Only the lines from the one containing "How far away is point" through the end of the entries should be repeated, exactly as they appear, first and last included.

-.-.-

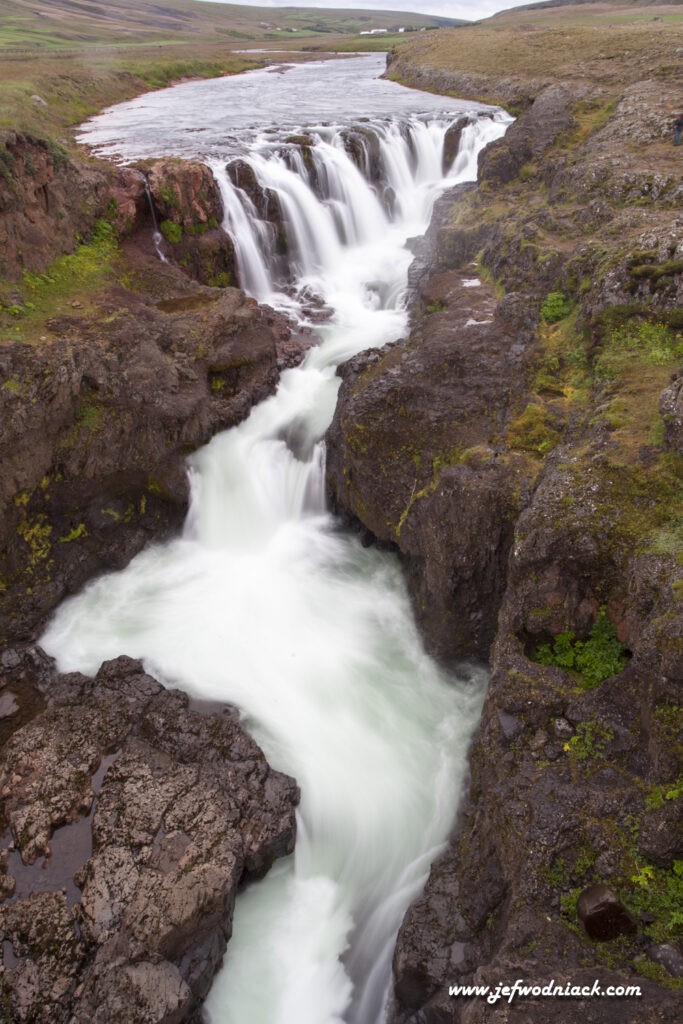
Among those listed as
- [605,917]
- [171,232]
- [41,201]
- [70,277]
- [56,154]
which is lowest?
[605,917]

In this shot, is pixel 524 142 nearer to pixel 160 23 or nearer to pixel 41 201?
pixel 41 201

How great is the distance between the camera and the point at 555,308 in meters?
13.4

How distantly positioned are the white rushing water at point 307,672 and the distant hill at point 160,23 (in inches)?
2452

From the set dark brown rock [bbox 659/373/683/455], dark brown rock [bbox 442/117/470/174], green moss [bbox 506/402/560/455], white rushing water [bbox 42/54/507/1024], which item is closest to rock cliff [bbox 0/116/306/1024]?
white rushing water [bbox 42/54/507/1024]

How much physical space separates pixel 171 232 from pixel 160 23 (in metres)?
128

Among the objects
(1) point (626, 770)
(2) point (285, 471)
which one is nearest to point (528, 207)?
(2) point (285, 471)

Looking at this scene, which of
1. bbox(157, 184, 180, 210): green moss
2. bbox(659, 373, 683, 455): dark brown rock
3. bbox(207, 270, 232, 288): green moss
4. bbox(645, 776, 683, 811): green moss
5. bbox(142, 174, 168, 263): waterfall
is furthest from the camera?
bbox(207, 270, 232, 288): green moss

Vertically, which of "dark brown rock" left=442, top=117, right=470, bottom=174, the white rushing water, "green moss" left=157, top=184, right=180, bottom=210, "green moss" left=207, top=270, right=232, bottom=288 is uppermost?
"dark brown rock" left=442, top=117, right=470, bottom=174

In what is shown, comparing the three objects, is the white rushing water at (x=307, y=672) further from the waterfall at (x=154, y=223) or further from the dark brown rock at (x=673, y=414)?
the dark brown rock at (x=673, y=414)

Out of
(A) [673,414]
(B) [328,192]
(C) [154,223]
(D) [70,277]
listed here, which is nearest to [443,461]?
(A) [673,414]

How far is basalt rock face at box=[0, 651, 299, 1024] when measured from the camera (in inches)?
279

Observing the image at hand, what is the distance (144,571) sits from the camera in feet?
44.4

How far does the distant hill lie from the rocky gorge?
197ft

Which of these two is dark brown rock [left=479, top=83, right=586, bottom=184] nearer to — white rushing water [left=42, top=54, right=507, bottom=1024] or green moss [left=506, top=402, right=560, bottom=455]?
white rushing water [left=42, top=54, right=507, bottom=1024]
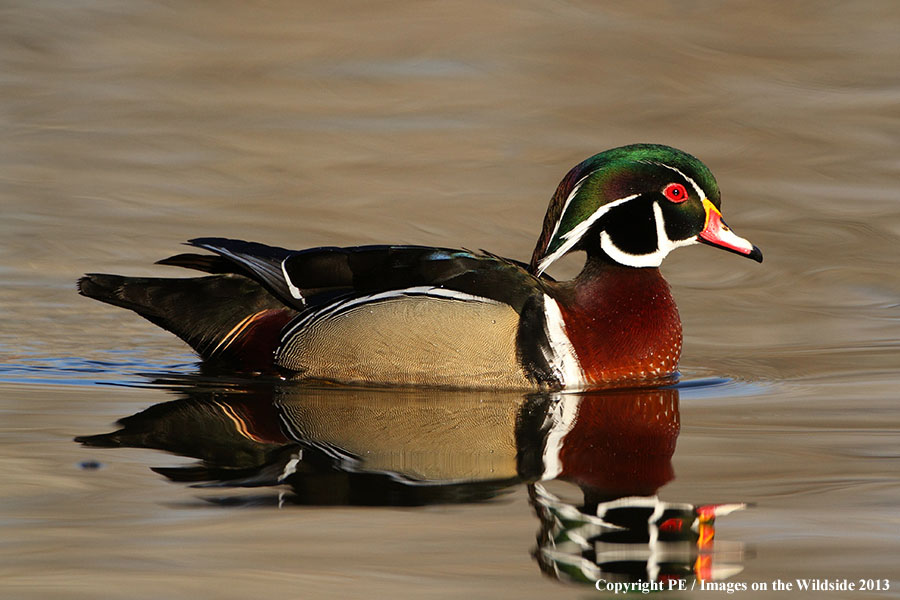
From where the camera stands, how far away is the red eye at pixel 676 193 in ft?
22.4

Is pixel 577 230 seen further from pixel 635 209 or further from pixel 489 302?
pixel 489 302

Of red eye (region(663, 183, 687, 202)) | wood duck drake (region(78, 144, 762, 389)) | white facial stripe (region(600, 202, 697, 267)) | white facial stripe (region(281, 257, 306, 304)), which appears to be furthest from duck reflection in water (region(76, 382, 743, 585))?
red eye (region(663, 183, 687, 202))

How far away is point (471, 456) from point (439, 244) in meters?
4.66

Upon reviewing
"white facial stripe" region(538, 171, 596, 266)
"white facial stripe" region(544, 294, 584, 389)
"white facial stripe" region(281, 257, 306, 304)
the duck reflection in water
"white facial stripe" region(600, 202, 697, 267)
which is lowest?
the duck reflection in water

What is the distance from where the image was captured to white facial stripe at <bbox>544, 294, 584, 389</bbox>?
6555 millimetres

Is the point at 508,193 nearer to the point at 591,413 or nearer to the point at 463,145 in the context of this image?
the point at 463,145

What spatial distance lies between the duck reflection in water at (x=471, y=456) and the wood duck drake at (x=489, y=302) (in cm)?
14

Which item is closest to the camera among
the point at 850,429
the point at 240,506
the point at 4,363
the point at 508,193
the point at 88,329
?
the point at 240,506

-.-.-

Result of this task »
How far away is point (471, 456) from point (439, 244) in meters?
4.66

Upon reviewing
"white facial stripe" region(538, 171, 596, 266)
"white facial stripe" region(544, 294, 584, 389)
"white facial stripe" region(281, 257, 306, 304)
the duck reflection in water
"white facial stripe" region(600, 202, 697, 267)
which is lowest?
the duck reflection in water

What is the distance from where the image was captured to white facial stripe at <bbox>544, 294, 584, 389</bbox>?
6555 millimetres

Is the point at 508,193 nearer to the point at 591,413 or nearer to the point at 463,145 in the context of this image?
the point at 463,145

What spatial distance lies between the duck reflection in water at (x=471, y=456) and the wood duck drake at (x=489, y=302) (in cm)?
14

Which item is closest to the camera among
the point at 850,429
the point at 240,506
the point at 4,363
the point at 508,193
the point at 88,329
?
the point at 240,506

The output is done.